O projeto de circulação, assim como o espetáculo, é inspirado na obra do escritor japonês Kenzaburo Oe – laureado com o Prêmio Nobel de Literatura, em 1994. A enfermidade do próprio filho, deficiente intelectual, é recorrente na obra do autor, que inclui contos, escritos políticos, romances e um importante ensaio sobre Hiroshima. Além de escritor renomado, Kenzaburo Oe é conhecido mundialmente por seu ativismo contra armas e uso de energia nucleares. Espantosamente, o seu trabalho relaciona autobiografia, ficção, mitologia, fatos históricos, comentários sobre arte e política. Para ele, “[há uma conexão] entre a violência em escala mundial, representada por artefatos nucleares, e a violência existente no interior de um único ser humano”. Por isso, a sua tarefa como escritor está imbuída da escolha da “imaginação como metodologia de observação do mundo contemporâneo.”

 

“‘OE’: modos de fazer”, toma uma das peculiaridades da obra de Kenzaburo Oe (a firme correlação entre a criação artística e a atuação do artista como cidadão) como mote para a circulação do espetáculo “OE” por cidades nordestinas.

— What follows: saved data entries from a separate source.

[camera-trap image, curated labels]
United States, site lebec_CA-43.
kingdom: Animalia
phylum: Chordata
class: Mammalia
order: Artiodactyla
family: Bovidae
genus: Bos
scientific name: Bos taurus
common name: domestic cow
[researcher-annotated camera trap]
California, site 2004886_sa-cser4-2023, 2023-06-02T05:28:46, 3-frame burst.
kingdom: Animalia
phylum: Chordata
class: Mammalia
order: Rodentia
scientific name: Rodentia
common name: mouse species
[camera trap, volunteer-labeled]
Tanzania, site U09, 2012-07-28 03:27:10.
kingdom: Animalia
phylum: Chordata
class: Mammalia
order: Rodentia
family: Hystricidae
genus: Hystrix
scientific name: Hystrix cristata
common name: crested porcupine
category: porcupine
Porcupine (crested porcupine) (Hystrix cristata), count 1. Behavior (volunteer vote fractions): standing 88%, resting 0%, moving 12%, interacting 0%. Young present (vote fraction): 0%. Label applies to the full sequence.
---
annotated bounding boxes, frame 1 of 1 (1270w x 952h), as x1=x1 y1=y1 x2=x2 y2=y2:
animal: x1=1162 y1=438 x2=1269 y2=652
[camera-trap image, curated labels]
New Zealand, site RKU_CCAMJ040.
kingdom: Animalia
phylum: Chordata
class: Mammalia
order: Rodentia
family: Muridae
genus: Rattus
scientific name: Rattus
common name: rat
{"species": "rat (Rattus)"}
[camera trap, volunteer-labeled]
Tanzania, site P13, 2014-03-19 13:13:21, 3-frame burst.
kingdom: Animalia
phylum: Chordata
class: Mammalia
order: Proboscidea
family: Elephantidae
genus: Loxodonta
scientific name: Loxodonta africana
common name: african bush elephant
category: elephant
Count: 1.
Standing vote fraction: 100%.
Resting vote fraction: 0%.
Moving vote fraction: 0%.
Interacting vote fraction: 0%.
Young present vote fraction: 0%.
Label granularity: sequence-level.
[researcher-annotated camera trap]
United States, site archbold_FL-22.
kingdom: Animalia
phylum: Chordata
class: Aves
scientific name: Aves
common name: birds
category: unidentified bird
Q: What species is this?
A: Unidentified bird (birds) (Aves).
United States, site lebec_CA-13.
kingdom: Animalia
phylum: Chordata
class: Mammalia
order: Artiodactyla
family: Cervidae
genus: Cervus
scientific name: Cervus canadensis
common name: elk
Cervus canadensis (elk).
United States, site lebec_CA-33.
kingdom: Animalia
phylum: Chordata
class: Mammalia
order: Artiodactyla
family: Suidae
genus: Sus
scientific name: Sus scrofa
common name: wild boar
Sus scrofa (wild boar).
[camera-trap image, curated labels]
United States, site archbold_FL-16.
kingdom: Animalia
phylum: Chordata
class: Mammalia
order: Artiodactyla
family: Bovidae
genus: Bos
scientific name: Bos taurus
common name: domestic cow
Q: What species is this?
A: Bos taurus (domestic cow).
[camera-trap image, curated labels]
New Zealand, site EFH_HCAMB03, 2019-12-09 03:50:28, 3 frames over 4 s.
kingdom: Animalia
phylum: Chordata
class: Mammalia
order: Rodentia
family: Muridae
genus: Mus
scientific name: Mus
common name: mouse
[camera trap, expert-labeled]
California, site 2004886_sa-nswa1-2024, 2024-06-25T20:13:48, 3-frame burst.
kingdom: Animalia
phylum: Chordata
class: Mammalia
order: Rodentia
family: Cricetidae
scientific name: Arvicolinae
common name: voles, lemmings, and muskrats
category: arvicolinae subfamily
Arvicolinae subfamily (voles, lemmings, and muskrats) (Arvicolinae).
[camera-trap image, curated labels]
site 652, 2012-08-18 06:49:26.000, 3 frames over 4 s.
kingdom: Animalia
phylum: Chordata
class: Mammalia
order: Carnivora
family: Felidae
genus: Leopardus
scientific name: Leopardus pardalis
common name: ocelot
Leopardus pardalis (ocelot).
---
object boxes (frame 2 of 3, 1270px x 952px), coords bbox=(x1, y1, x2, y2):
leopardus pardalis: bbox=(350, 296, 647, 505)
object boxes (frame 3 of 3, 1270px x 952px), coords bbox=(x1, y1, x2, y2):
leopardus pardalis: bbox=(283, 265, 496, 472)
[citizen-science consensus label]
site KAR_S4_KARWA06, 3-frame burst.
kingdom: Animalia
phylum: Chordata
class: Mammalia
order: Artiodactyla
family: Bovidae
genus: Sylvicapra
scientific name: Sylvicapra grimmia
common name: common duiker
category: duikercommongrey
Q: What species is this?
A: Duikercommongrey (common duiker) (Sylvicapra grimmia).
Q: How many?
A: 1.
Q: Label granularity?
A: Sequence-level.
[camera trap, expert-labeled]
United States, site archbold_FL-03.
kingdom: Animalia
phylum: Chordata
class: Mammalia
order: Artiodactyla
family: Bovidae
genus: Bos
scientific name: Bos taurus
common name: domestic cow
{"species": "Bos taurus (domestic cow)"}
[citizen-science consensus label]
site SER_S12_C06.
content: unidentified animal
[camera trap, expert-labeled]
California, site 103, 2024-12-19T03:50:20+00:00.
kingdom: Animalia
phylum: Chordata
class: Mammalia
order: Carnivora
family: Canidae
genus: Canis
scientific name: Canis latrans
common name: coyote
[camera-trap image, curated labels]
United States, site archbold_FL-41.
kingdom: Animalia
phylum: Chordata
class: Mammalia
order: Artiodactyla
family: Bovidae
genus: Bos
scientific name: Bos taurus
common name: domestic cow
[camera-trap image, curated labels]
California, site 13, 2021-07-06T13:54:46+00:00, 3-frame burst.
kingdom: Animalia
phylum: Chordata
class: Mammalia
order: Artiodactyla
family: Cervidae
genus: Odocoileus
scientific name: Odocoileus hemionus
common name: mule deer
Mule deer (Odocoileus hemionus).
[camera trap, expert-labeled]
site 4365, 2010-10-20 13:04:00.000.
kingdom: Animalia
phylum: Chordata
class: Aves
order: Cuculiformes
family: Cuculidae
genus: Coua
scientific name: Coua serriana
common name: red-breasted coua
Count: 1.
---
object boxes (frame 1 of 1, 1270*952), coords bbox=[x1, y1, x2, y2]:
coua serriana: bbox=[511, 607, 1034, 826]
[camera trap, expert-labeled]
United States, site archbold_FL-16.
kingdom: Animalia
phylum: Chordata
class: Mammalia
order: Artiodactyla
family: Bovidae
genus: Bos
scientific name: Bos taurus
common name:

A fim de potencializar esta correlação, o projeto compreende, além da apresentação do espetáculo, encontros públicos: bate-papo de Eduardo Okamoto com a audiência, conversando sobre a obra de Oe, após a primeira sessão em cada cidade;  intercâmbios entre o ator, a diretora de produção do trabalho, Daniele Sampaio, e artistas, gestores de espaços ou coletivos de pesquisa em teatro acerca das relações entre crise e criação artística.

 

Na trama do espetáculo, um escritor, ao se dar conta da possibilidade da própria morte, escreve para um filho, deficiente intelectual, um livro com a definição de todas as coisa existentes no mundo: vida, falecimento, sonho, sociedade etc.

 

O espetáculo estreou na Mostra Oficial do Festival de Curitiba de 2015. Em São Paulo, no mesmo ano, fez duas temporadas bem sucedidas de público e crítica: no Sesc Consolação, entre 04/05 e 03/06, e na SP Escola de Teatro, de 08 a 24/6. O trabalho já circulou por festivais, como o FILO – Festival Internacional de Teatro de Londrina, e pelo interior paulista com financiamento do PROAC – Programa de Ação Cultural do Estado de São Paulo.

 

O processo de pesquisa para a obra incluiu um estágio de Eduardo Okamoto, em fevereiro de 2014, no Kazuo Ohno Dance Studio, no Japão. O espetáculo foi financiado com recursos do Prêmio Myriam Muniz 2013, da Funarte, e do Faepex da UNICAMP.